Where did the idea for the Walkman stage originate?
We felt like we were not going to beat the other shows as far as guest bookings went, but one area where we could be better than them is in musical guest bookings. On talk shows, musical guests are kind of cast aside -- they're put at the end of the show, they're rarely interviewed, and there's not much production value as far as sets when the band plays. We just wanted to do it differently. Because the truth of the matter is you wind up interviewing the sixth biggest star off a sitcom for seven minutes, and then somebody like Robert Smith or Perry Farrell comes on and no one even talks to him. It doesn't make any sense, because these guys are bigger stars than the vast majority of people on television.
It makes it seem like more of a concert. I went to a taping of Leno a couple years back: the band's off in the corner, and all of a sudden it's like, "Ready? Rock!"
Not only that, but doing a concert at 5:30 in the afternoon in front of a bunch of people who just cleared out of a bingo hall somewhere in Burbank has got to be awful for a band. We wanted to make it be more of a rock environment.
Who has been your most memorable guest?
Marilyn Manson played on our outdoor stage, and he was entertaining from the moment he walked into our building until the moment he left at three in the morning. That night I had to catch a plane to New York, so I had to leave immediately after the show. And as I was doing the close of the show, thanking all the guests, he climbed on my head -- and he's a big guy -- and he kissed me on the forehead. He had a lot of red lipstick on, and what I didn't realize was there was a huge lip print on my forehead: big and red, like the Rolling Stones logo. And I went right to the airport, and people were looking at me -- but I normally get that anyway. I was on the plane for like two hours before I saw it in the bathroom. I thought I'd been wounded or something.
Do you hang out with the bands after the show?
Some nights it's crazy, and some nights it's a total family-oriented environment in my dressing room. One night, my best friend's dad is sitting here, and Lil' Jon brings in these two porn stars. And the porn stars are getting naked, taking off their clothes absentmindedly, and one of them winds up sitting on my friend's dad's lap. It was a bizarre thing for me.
From the host perspective, what do you look for in bands?
Well, we want them to play, but we also want them to play along with the show. Like, Alanis Morissette was here, and we were trying to think of what the opposite of Alanis Morissette was. And we decided it was a Hooters waitress, so we asked her to be a waitress at Hooters.
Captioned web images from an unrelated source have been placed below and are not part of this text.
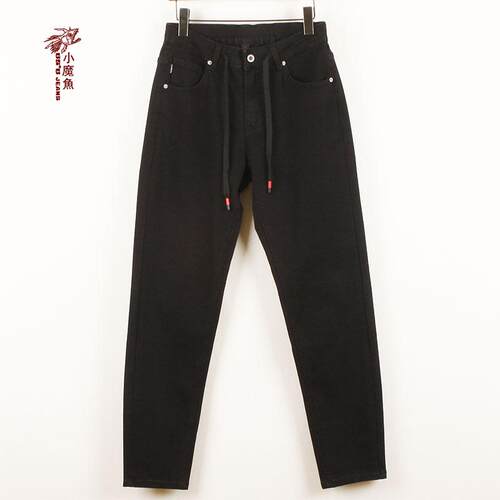 小魔鱼专柜正品弹力松紧腰萝卜裤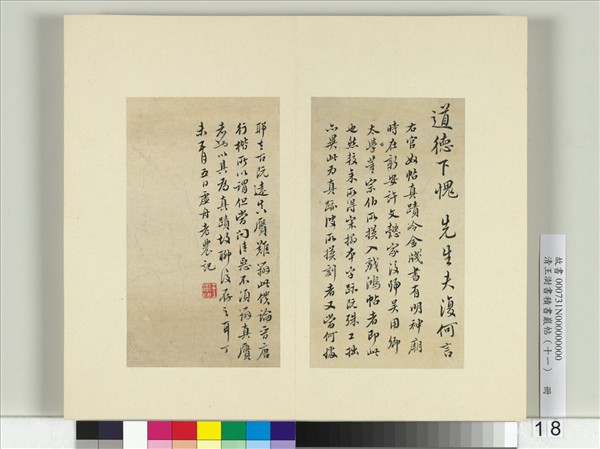 清王澍書積書巖帖（十一）　冊　臨王羲之官奴帖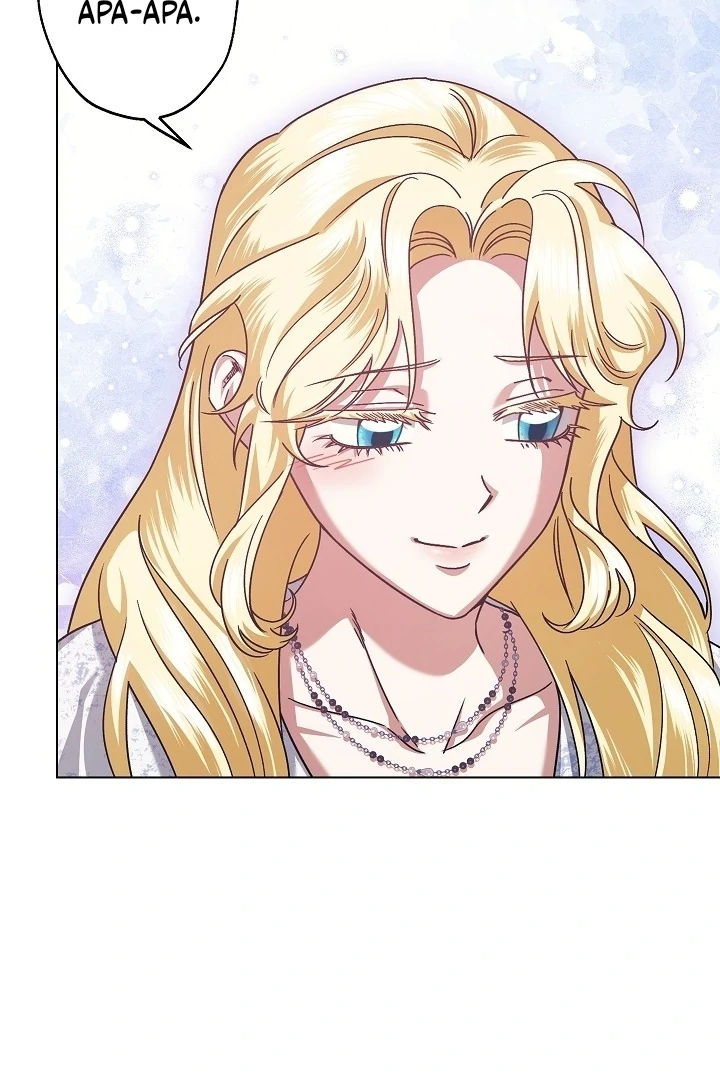 Became the youngest Sister-in-Law of the Ruined Harem Male Leads Chapter 13 - Halaman 43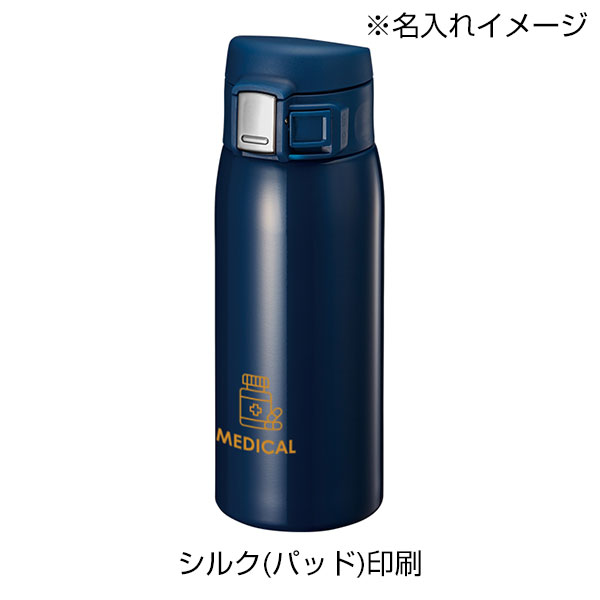 ワンタッチカービングサーモボトル 360ml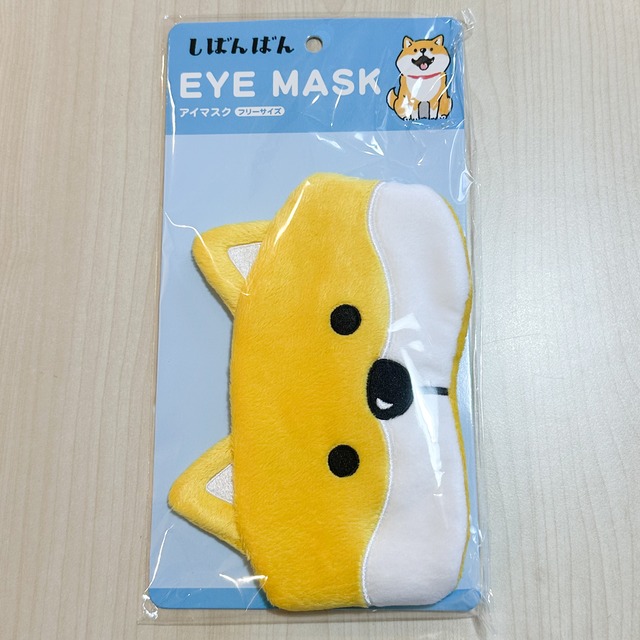 しばんばん　アイマスク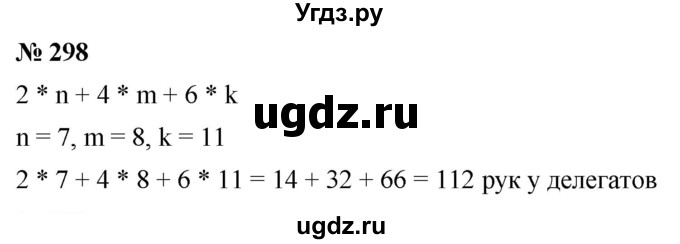 ГДЗ (Решебник №1) по математике 5 класс Ткачева М.В. / упражнение / 298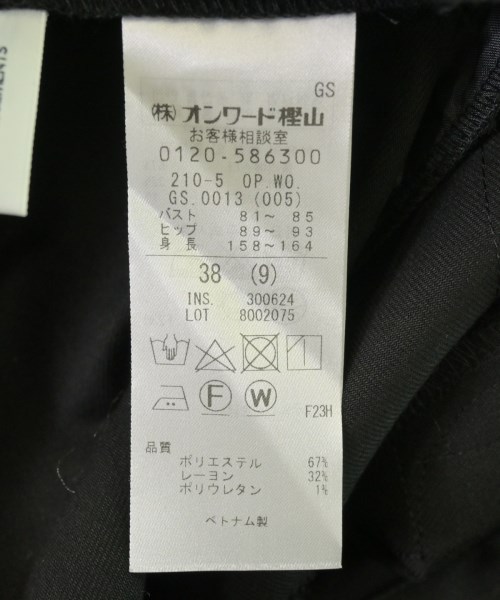 23区（ニジューサンク）オールインワン/サロペット 黒 サイズ:38(M位) レディース/2200713765151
She got in a Hooters outfit, and we shot a bit with her, and she was great. It's nice if they have a little bit of fun on the show. Slipknot did not: I wanted my parents to interview them, but they didn't go for it. I guess they're pretty serious.
Have there been any bands you've been turned onto through having them on the show?
I'd never heard of Los Lonely Boys before, and I just fell in love with those guys. We try to get bands on early, so are a lot of bands that I hadn't even heard on the radio before that are really good.
Do you find that having bands play in a more concert-like atmosphere affects the energy level of the audience?
It actually makes it hard to do the show sometimes -- if you get a band that's really specific or hardcore who could give a shit about seeing me and my suit. [That audience] wants to get to the band, and they could really give a shit about some of the guests. It's like, "Relax, everybody, relax." You have a band like Slipknot on, and then you're interviewing Kathy Griffin and they're like, "All right with the Hollywood anecdotes, let's kill something!"
Do you remember what got you into music?
I always loved to listen to the radio. I grew up in Las Vegas -- the first concert I ever went to was Sammy Davis Jr. when I was fourteen years old, so I didn't have the typical musical upbringing. But the first album that I really got into was Punch the Clock by Elvis Costello. I heard the song "Everyday I Write The Book" on the radio, and I thought, "I like that song!" I hadn't really been a record buyer, didn't really have a job yet, and I went and bought the record. I listened to it over and over and over again, started buying some of his other records, and that really started it. I was a mobile DJ in college, so I have almost every record from 1985 until 1989. I know everybody says they like a wide variety of music, but when I was a kid I liked Lionel Richie and Elvis Costello and Jeffrey Osborne and the Clash and George Benson and Huey Lewis and Madonna and Cyndi Lauper.
What venues did you play as a mobile DJ?
College parties, weddings and high school dances, and bar mitzvahs sometimes -- although there are not a lot of those in Phoenix. I did Christmas parties.
What was your play list like?
It varied according to the crowd. For a college party, I played the Cure, Modern English, New Order -- that was really popular back then. If it was a wedding, I'd play Fifties, Sixties, Seventies, Eighties, big band. I did a couple purely Mexican weddings where I played "La Isla Bonita" eleven times in a row. I didn't have much in the way of Spanish music, so it was like "Low Rider" and "La Isla Bonita" and "Tequila" over and over again.